驚いたあとに、ふと思ったのです。ネタニヤフはアメリカを袖にしたのではなくバイデンの先を見ていると。トランプさんとなら、なんでもできるからです。国連管理のエルサレムにアメリカ大使館を移し、国連決議違反のヨルダン川西岸への入植を容認し、はてはゴラン高原をイスラエルの領土だと宣言する。そんなトランプなら、と。

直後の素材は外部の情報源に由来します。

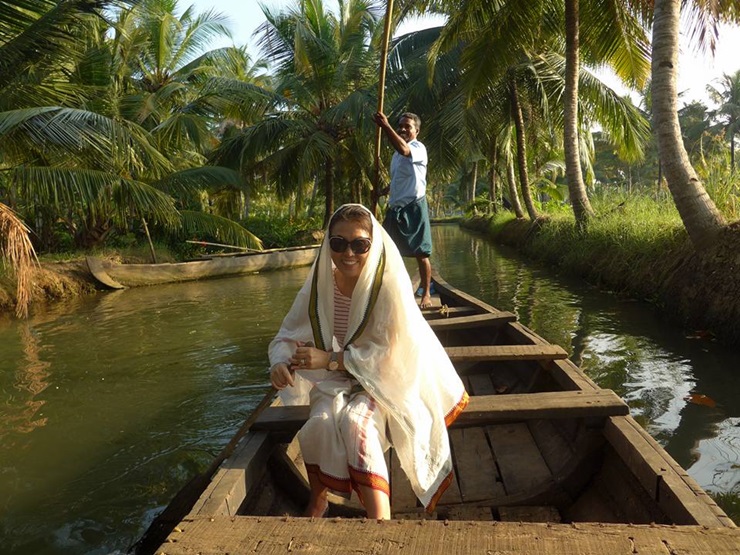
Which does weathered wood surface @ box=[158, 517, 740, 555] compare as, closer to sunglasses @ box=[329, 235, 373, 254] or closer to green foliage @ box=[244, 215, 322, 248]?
sunglasses @ box=[329, 235, 373, 254]

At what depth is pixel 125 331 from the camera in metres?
7.59

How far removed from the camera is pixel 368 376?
6.61 feet

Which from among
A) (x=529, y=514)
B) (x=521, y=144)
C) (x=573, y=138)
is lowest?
(x=529, y=514)

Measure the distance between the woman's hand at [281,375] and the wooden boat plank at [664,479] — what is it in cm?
131

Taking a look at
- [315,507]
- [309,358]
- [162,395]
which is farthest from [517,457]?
[162,395]

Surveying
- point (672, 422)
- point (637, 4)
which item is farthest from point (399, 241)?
point (637, 4)

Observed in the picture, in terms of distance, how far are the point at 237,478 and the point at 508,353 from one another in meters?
1.89

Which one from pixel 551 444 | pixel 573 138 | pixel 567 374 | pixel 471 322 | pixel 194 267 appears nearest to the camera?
pixel 551 444

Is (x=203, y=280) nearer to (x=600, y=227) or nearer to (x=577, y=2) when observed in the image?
(x=600, y=227)

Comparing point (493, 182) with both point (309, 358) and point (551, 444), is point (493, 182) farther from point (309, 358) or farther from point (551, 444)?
point (309, 358)

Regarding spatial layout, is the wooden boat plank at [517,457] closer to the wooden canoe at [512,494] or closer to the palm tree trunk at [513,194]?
the wooden canoe at [512,494]

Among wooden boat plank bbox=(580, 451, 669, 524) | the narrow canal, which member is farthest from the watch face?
the narrow canal

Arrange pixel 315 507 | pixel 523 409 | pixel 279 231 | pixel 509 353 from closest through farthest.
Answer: pixel 315 507 < pixel 523 409 < pixel 509 353 < pixel 279 231

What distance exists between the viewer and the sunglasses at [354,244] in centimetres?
210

ネタニヤフ政権の支持率はイスラエルで急落しています。もともと30%にも足りませんでした。ネタニヤフは汚職の疑惑で公判中です。首相を辞めれば有罪でしょう。だから司法「改革」などを強行して、これを批判する大規模デモに包囲されていました。アメリカ国内のユダヤ人社会でもネタニヤフはもちろんイスラエル建国も支持していない勢力があるのです。そんなネタニヤフの肩を抱き固く握手するブリンケンとバイデン。にもかかわらずその要求は無視される。いや、無視することでネタニヤフはポスト・バイデンに賭けているのではないかと。もしそうならば、ガザ侵攻はパレスチナ人を追い出すまで止まらない可能性があります。

プーチンさんも習近平さんも、そしてEUも

ウクライナ軍が領土奪還に向けた反転攻勢を開始して5ヶ月、領土奪還はロシア占領地全体の0.3%程度にとどまっている、11月3日付の日本経済新聞です。しかもアメリカの対ウクライナ支援は底をつき始めています。トランプさんになれば、おそらく打ち切られるでしょう。それをプーチンさんは待っているのかもしれません。

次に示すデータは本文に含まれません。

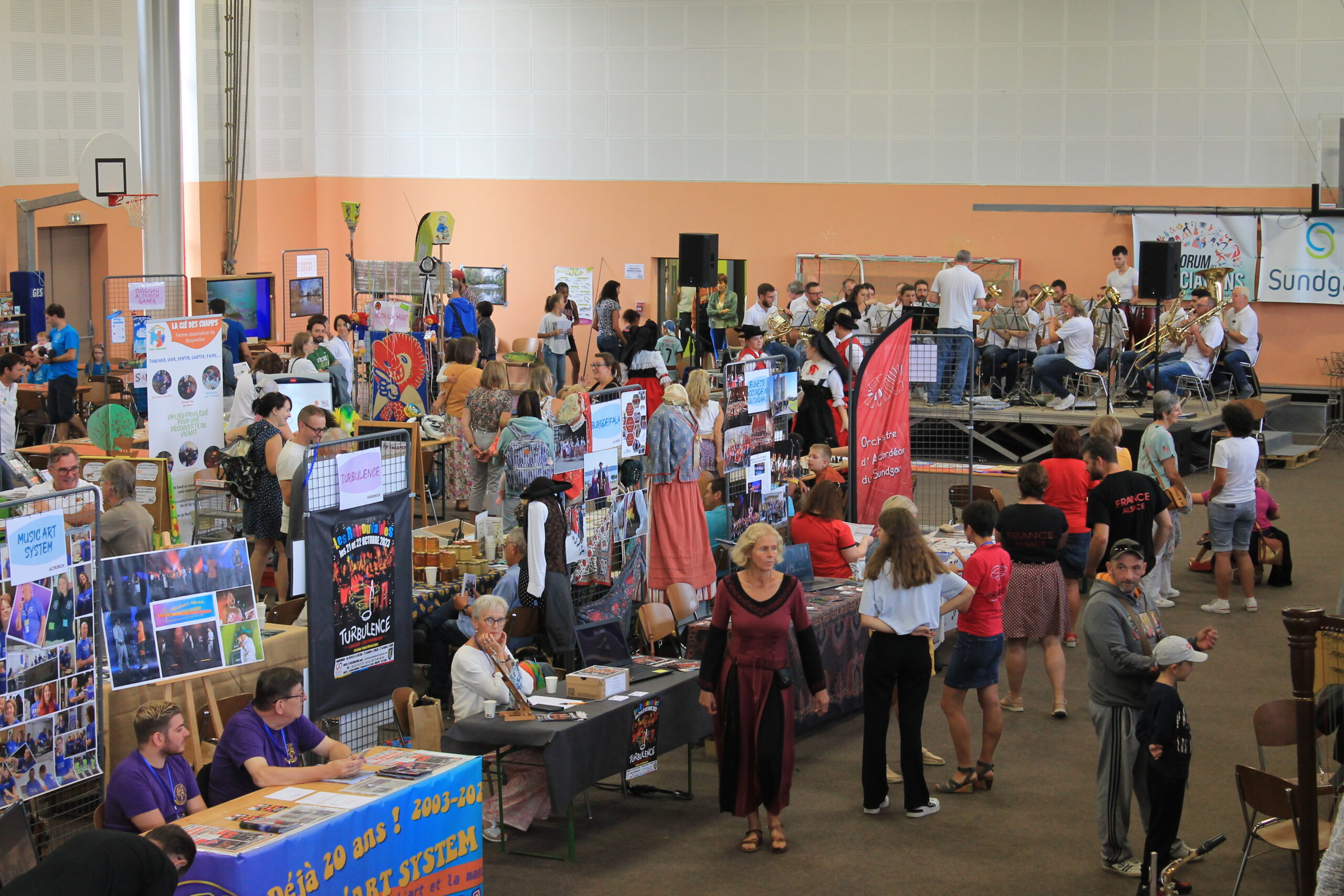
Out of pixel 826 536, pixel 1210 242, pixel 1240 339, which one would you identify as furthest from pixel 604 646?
pixel 1210 242

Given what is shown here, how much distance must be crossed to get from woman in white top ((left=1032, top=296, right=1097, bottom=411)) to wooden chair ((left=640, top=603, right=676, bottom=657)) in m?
7.53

バイデン政権のイスラエル支援は、中東の軍事的緊張を高め、アメリカ軍はこれに備えなくてはなりません。同時にウクライナ支援も継続しなければなりません。これでアメリカは二面対応です。これが三面、つまり「台湾有事」がこれに加わればたいへんです。だから中国との関係を改善しておかなくてはなりません。今ホワイトハウスは総動員で米中首脳会談実現に奔走しています。

そんなアメリカを同盟国は(賢い同盟国は)見ています。興味深かったのはドイツ外相が国連総会出席のために訪米したとき、かれはまずテキサス州の知事(共和党)と会い、そしてワシントンで共和党のマコネル上院院内総務と会談しています。共和党とのパイプ固めでしょうね。11月8日、欧州委員会はウクライナのEU加盟交渉の開始を勧告しました。あきらかに急いでいます。アメリカのウクライナ支援打ち切りを恐れているように見えます。また、オーストラリアのアルバニージー首相は11月6日訪中し、北京で習近平さんと会談しました。モリソン前政権で最悪の関係となった中国との貿易を正常化すると確認しています。こうした動きはもちろん、来年春の台湾総統選挙にも影響が現れるでしょう。

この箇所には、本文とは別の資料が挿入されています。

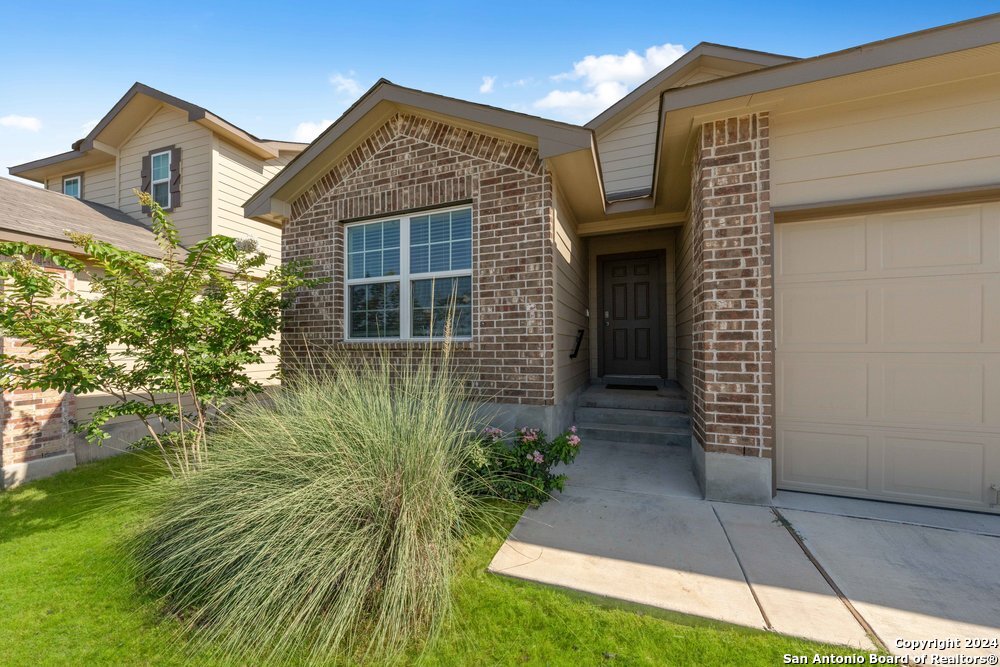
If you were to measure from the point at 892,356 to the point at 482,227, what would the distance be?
4.08 meters

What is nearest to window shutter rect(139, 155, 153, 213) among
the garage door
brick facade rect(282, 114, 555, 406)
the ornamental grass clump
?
brick facade rect(282, 114, 555, 406)

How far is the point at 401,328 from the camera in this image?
16.6 ft

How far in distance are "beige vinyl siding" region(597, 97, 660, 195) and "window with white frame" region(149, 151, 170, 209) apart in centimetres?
923

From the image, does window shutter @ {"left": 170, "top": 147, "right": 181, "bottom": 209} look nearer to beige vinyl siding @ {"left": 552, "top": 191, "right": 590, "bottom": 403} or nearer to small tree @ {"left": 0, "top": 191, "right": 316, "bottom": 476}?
small tree @ {"left": 0, "top": 191, "right": 316, "bottom": 476}

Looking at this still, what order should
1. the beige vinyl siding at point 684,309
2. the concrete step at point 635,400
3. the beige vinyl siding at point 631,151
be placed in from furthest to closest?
the beige vinyl siding at point 631,151, the concrete step at point 635,400, the beige vinyl siding at point 684,309

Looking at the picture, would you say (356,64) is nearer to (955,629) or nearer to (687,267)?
(687,267)

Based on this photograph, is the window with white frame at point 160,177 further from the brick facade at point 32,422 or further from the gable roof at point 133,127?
the brick facade at point 32,422

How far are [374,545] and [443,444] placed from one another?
2.38 ft

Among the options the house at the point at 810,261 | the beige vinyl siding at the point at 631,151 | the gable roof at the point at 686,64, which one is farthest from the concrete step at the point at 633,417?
the gable roof at the point at 686,64

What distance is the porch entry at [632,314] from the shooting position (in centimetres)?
666

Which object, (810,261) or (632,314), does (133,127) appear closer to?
(632,314)

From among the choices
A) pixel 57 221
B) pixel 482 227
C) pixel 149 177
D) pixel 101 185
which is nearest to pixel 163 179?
pixel 149 177

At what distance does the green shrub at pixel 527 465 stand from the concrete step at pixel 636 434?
1.56 m

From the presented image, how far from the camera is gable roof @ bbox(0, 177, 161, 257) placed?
4578 millimetres
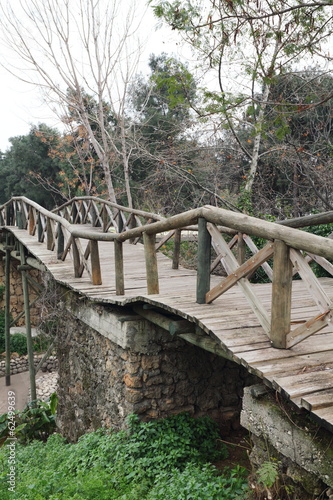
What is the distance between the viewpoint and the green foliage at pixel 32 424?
672 centimetres

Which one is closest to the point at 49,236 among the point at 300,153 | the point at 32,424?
the point at 32,424

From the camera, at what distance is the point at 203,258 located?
304cm

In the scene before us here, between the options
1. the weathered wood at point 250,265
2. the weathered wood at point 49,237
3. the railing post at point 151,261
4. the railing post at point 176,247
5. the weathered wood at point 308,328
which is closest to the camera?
the weathered wood at point 308,328

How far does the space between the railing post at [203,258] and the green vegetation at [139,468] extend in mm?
1341

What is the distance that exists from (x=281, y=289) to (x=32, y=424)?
605 cm

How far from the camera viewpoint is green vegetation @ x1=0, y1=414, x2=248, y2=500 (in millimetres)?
2963

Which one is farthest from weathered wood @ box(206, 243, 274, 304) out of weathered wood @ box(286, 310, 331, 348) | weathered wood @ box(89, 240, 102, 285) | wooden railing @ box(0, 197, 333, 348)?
weathered wood @ box(89, 240, 102, 285)

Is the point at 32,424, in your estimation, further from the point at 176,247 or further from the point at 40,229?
the point at 176,247

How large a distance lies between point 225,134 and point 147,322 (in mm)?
7590

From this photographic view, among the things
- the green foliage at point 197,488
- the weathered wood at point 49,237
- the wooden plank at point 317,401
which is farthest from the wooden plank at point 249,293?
the weathered wood at point 49,237

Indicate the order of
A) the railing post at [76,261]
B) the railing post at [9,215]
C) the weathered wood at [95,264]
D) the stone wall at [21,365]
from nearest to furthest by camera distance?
1. the weathered wood at [95,264]
2. the railing post at [76,261]
3. the railing post at [9,215]
4. the stone wall at [21,365]

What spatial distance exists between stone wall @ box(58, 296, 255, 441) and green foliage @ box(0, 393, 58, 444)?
2034 millimetres

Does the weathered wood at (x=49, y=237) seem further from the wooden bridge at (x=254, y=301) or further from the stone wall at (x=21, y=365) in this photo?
the stone wall at (x=21, y=365)

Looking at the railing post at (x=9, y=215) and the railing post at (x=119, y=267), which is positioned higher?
the railing post at (x=9, y=215)
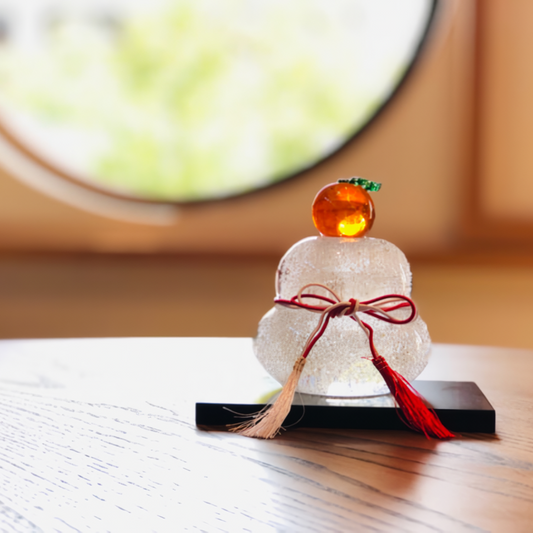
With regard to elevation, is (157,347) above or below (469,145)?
below

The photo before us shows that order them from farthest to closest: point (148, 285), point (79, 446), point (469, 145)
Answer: point (148, 285), point (469, 145), point (79, 446)

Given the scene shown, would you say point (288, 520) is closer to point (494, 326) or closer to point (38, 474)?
point (38, 474)

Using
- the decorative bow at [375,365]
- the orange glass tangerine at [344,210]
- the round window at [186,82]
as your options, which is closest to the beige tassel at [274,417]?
the decorative bow at [375,365]

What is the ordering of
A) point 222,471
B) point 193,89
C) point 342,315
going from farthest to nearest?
1. point 193,89
2. point 342,315
3. point 222,471

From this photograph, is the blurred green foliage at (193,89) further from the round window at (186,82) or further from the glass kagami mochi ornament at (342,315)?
the glass kagami mochi ornament at (342,315)

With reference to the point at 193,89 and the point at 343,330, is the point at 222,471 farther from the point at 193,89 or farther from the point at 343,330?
the point at 193,89

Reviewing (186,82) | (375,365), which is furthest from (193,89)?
(375,365)

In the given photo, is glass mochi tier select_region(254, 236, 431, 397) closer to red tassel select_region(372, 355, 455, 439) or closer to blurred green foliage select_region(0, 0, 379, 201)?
red tassel select_region(372, 355, 455, 439)

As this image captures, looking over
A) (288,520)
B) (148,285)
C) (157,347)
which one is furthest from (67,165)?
(288,520)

アメリカの自国第一主義復活を、あるものは待ちわび、またあるものは恐れ備え始めています。バイデンさんは混乱し迷路に入り、しかもタフではなさそうです。バイデンさんは、自分が造った観念的な仕切りで世界を整理整頓しようとしてきたように見えます。その仕切りのひとつが、どこでもいつでも繰り返してきた「法の支配」と「国際法の遵守」でした。ところがパレスチナ問題に関しては、その影も形も見えません。そうりゃそうでしょう。イスラエルがそれに反しているからです。

バイデンさんの観念的な仕切りは世界を整理することはできませんでした。しかしトランプさんは、あの人は、散らかすだけ散らかして、いっさい片付ける様子もないのです。もし復活すれば、自国第一主義はいっそう極端なものになるでしょう。国際協調には見向きもしないでしょう。対立と分断と利己主義で支持を固めようとするでしょう。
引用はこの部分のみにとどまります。